Your goal: Your job is to return every line in the data holding the string "site".

Data excerpts:
—————

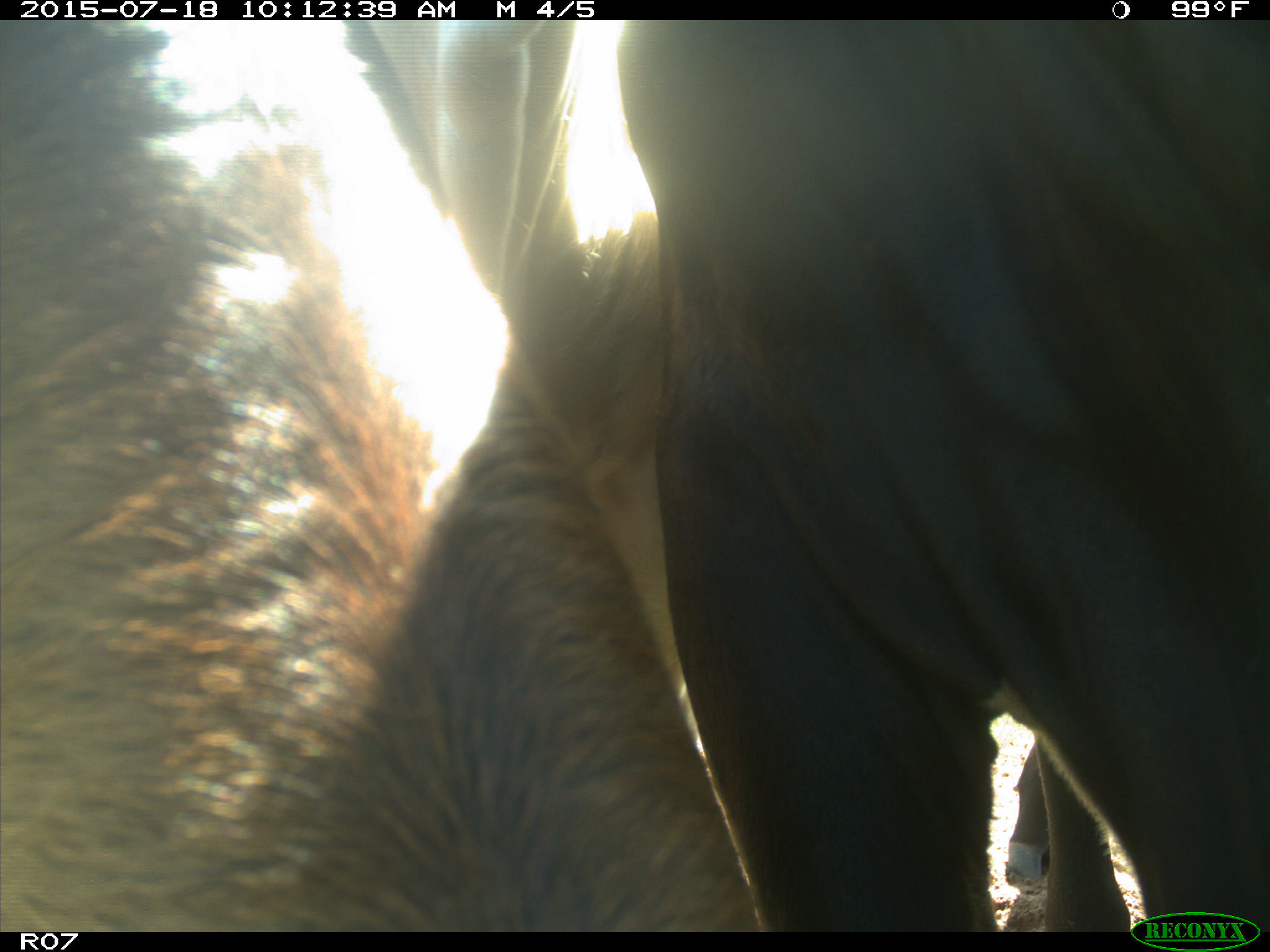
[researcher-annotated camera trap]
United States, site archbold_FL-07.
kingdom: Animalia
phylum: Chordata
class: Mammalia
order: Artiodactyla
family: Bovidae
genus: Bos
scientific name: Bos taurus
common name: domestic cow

—————

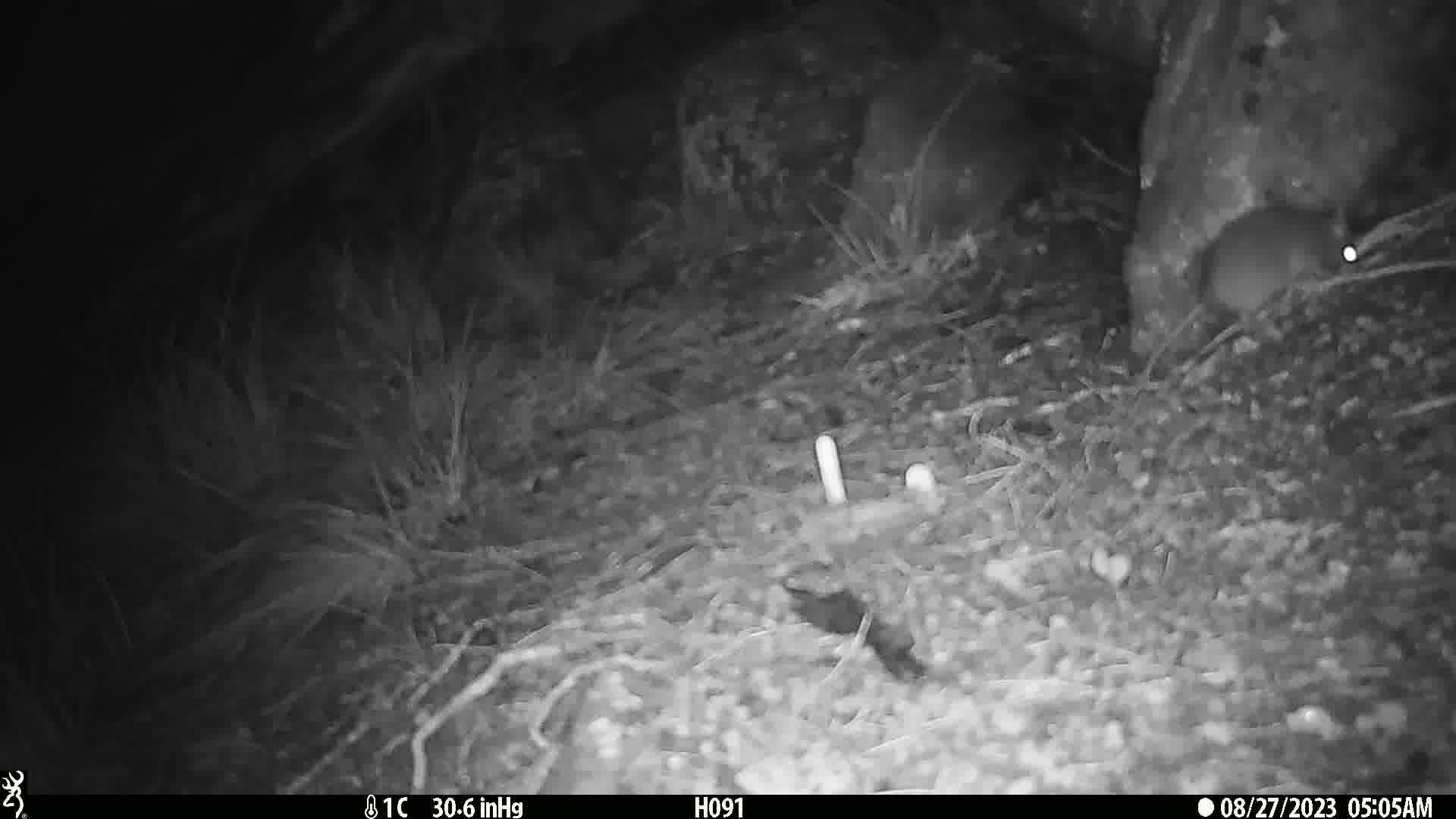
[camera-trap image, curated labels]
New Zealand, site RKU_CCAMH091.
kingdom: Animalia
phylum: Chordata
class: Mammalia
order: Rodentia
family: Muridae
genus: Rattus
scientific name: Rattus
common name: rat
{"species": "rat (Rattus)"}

—————

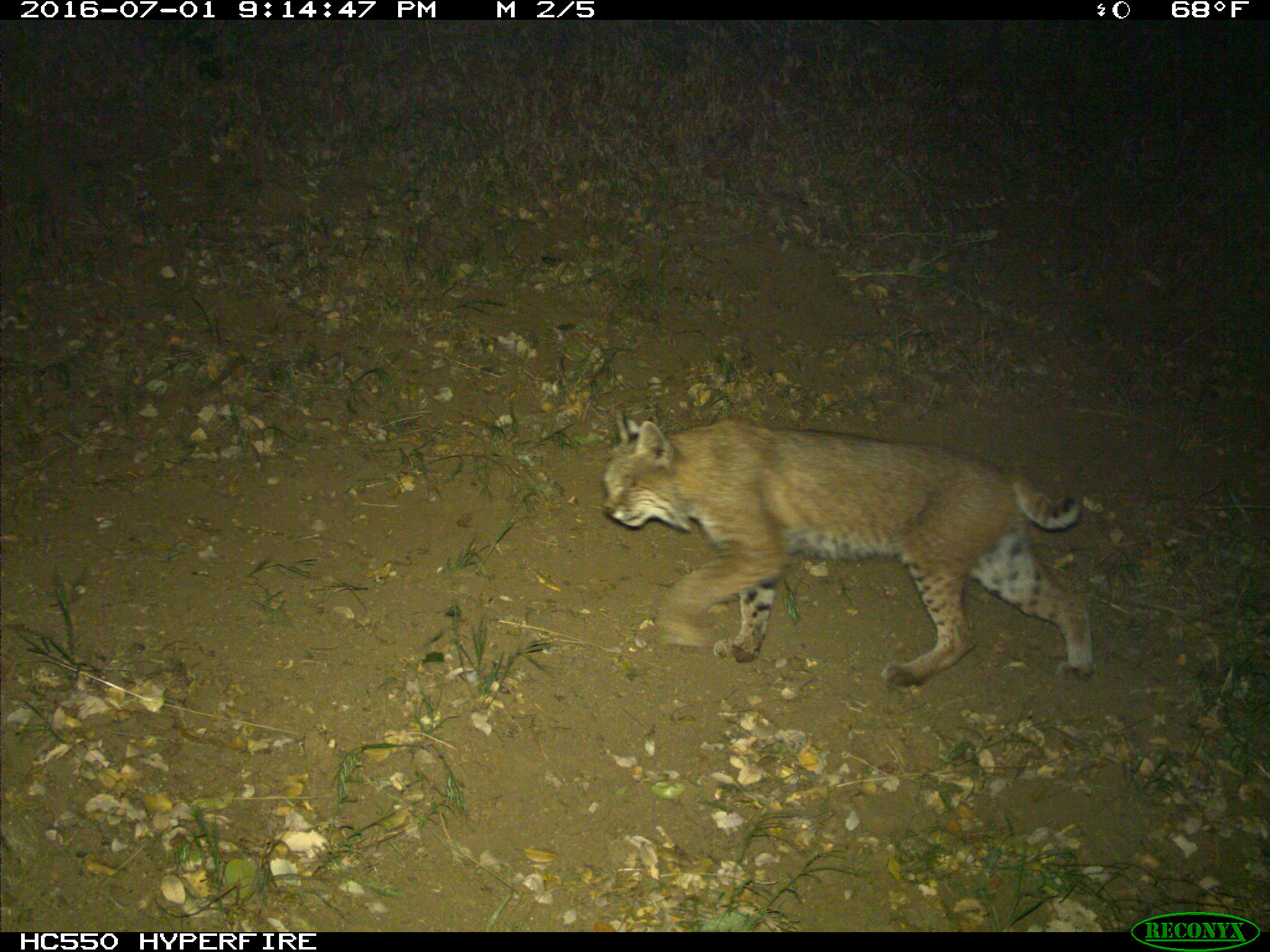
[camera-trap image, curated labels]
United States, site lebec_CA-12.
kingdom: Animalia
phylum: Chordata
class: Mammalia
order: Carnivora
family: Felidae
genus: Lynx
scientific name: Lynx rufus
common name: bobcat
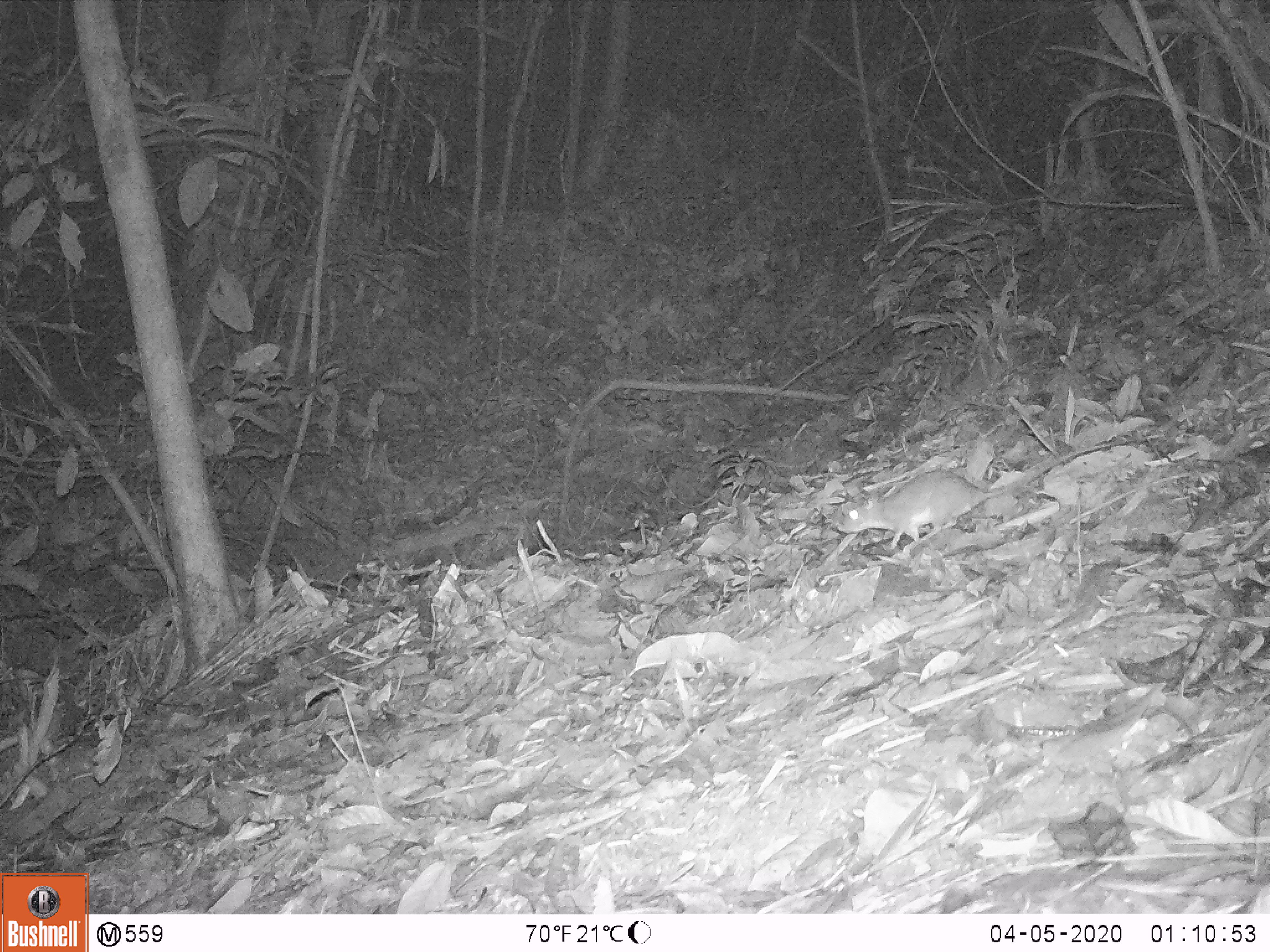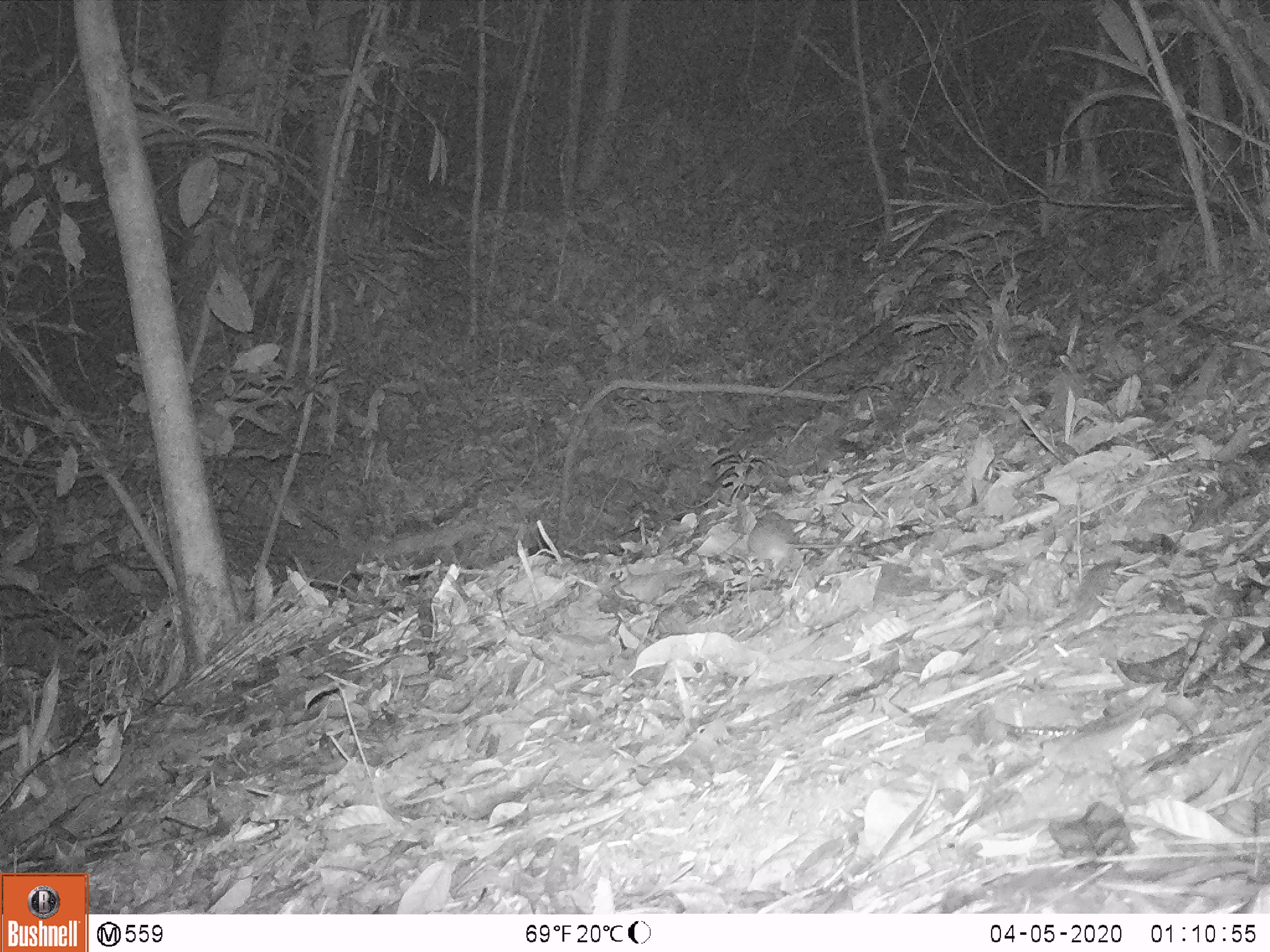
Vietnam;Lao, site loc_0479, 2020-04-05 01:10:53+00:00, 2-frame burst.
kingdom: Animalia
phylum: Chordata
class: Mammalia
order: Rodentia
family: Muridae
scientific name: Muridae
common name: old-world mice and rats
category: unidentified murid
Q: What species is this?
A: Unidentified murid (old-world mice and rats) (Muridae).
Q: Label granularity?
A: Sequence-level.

—————

Completed task:
United States, site archbold_FL-07.
New Zealand, site RKU_CCAMH091.
United States, site lebec_CA-12.
Vietnam;Lao, site loc_0479, 2020-04-05 01:10:53+00:00, 2-frame burst.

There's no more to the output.